Start of Passage

For purposes of the new disclosure requirement, the term “conflict minerals” is defined to include:
- Columbite-Tantalite, also known as coltan (the metal ore from which tantalum is extracted);
- Cassiterite (the metal ore from which tin is extracted);
- Wolframite (the metal ore from which tungsten is extracted); and
- any other mineral or its derivatives as subsequently determined by the Secretary of State.
Under these new disclosure requirements, issuers must file an annual conflict minerals report on new Form SD. All issuers subject to the new requirements will file a report on new Form SD for the same period – a calendar year – regardless of their fiscal year-end. These issuers will be required to file their first Form SD for this purpose on May 31, 2014 (for the 2013 calendar year) and annually on May 31 for each calendar year thereafter. Information included on Form SD will be “filed” and not “furnished” with the Commission and will be subject to Section 18 of the Securities Exchange Act of 1934. Form SD filings, however, will not be subject to the annual CEO/CFO certification. Information disclosed on Form SD will not be incorporated by reference into reports and statements under the Securities Act unless the issuer does so affirmatively.
The Conflict Minerals Disclosure Requirements
The new conflict minerals requirements apply to all issuers -- both domestic issuers and foreign private issuers -- that file annual reports with the SEC under the Exchange Act. These new requirements mandate that all such issuers undertake a three-step analysis to determine whether disclosure is required, and if so, the extent of that disclosure.
Each issuer must determine whether conflict minerals are “necessary to the functionality or production” of a product manufactured or contracted to be manufactured by that issuer.
The Commission did not define the key terms in this analysis, including the terms “manufacture,” “contract to manufacture” or “necessary to the functionality or production.” Instead, the meanings of these terms will be subject to the facts and circumstances of each issuer. The Commission did, however, clarify that the new requirements will not apply to issuers that mine conflict minerals unless they were also involved in some kind of manufacturing and thereby became subject to the rules.

End of Passage
Start of Extracted data

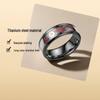 Men's Trendy Titanium Steel Gear and Cross Design Fashion Ring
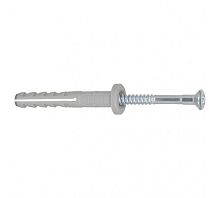 Дюбель-гвоздь 6х40/10 N F цилиндрический бортик, нейлон | код 513843 | Fischer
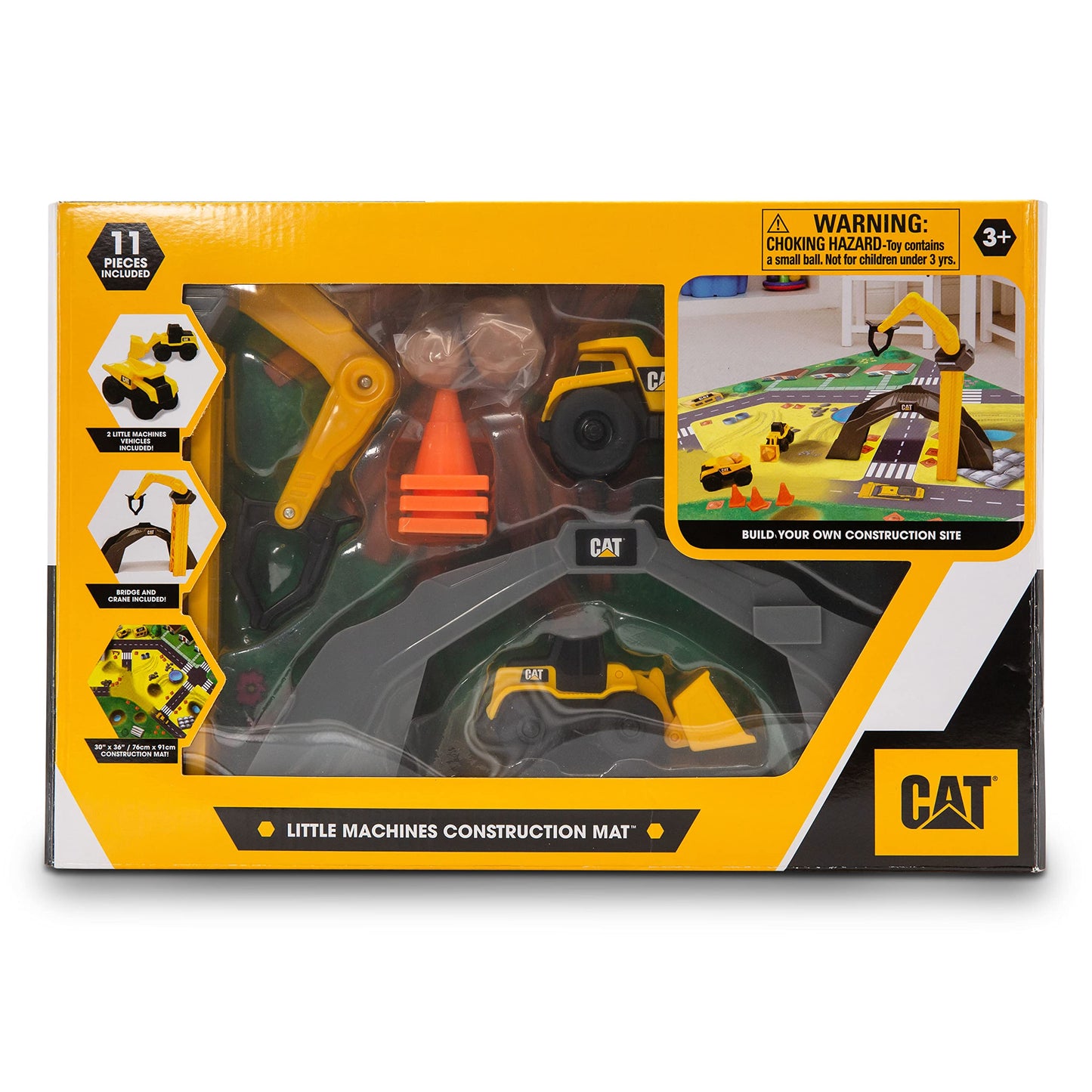 Cat Little Machines Construction Toys Play Mat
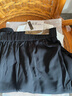 金澀JS真絲褲子女 重磅桑蠶絲高腰百搭OL彈力杭州絲綢直筒九分褲子女 黑色 2XL 曬單實(shí)拍圖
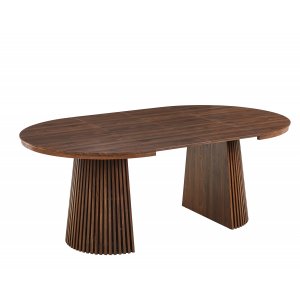 Crossby rundt spisebord uttrekkbart 120-200 cm - Valntt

End of Extracted data

**Requirement A**
In the conflict minerals passage, on what date must issuers file their first Form SD, and which calendar year does that filing cover?
**Requirement B**
Transcribe the conflict minerals passage from "The Conflict Minerals" to "by that issuer.".

**Written answer A**
May 31, 2014, covering the 2013 calendar year.

**Written answer B**
The Conflict Minerals Disclosure Requirements
The new conflict minerals requirements apply to all issuers -- both domestic issuers and foreign private issuers -- that file annual reports with the SEC under the Exchange Act. These new requirements mandate that all such issuers undertake a three-step analysis to determine whether disclosure is required, and if so, the extent of that disclosure.
Each issuer must determine whether conflict minerals are “necessary to the functionality or production” of a product manufactured or contracted to be manufactured by that issuer.